> [WHAT YOU SHOULD DO]:
Convert the records from the line with "this 600×400 image." to the line with "rusty metal bracket [131, 228, 346, 354]" into a two-column CSV with the headers text and answer, one row per record. Put each record's text and its answer in separate quoted fields, and replace any line breaks with spaces.

### PROVIDED MATERIAL ###

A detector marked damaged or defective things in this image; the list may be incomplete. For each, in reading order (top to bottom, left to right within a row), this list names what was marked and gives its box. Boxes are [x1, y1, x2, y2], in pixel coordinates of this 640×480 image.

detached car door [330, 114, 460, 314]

###
### PROVIDED MATERIAL ###

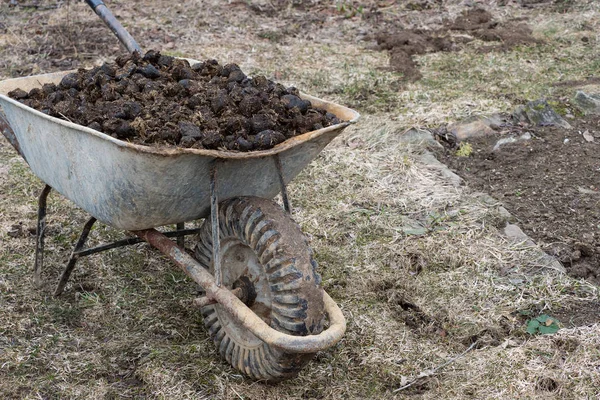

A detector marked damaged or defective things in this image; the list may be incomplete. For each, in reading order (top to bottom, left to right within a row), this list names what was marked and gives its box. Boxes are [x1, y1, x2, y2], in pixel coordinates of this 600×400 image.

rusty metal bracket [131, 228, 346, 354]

###
### PROVIDED MATERIAL ###

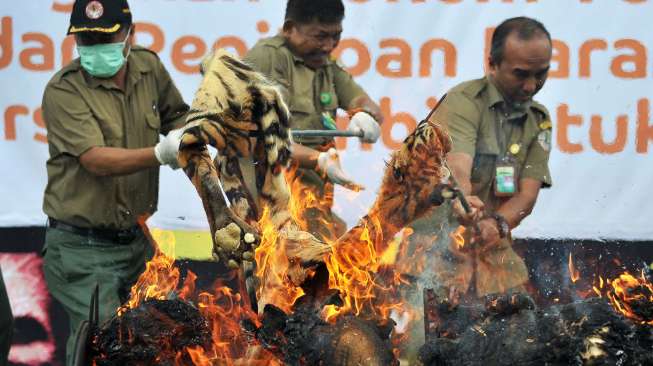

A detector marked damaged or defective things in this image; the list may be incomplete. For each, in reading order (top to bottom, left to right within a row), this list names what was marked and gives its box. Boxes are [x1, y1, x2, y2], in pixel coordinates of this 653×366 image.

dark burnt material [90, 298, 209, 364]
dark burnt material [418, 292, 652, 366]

###

> [OUTPUT OF THE EXERCISE]:
text,answer
"A detector marked damaged or defective things in this image; the list may be incomplete. For each, in reading order (top to bottom, left to right within a row), this list names what was marked and gives its box. Boxes are [x1, y1, x2, y2], in pixel coordinates of this 600×400 image.","rusty metal bracket [131, 228, 346, 354]"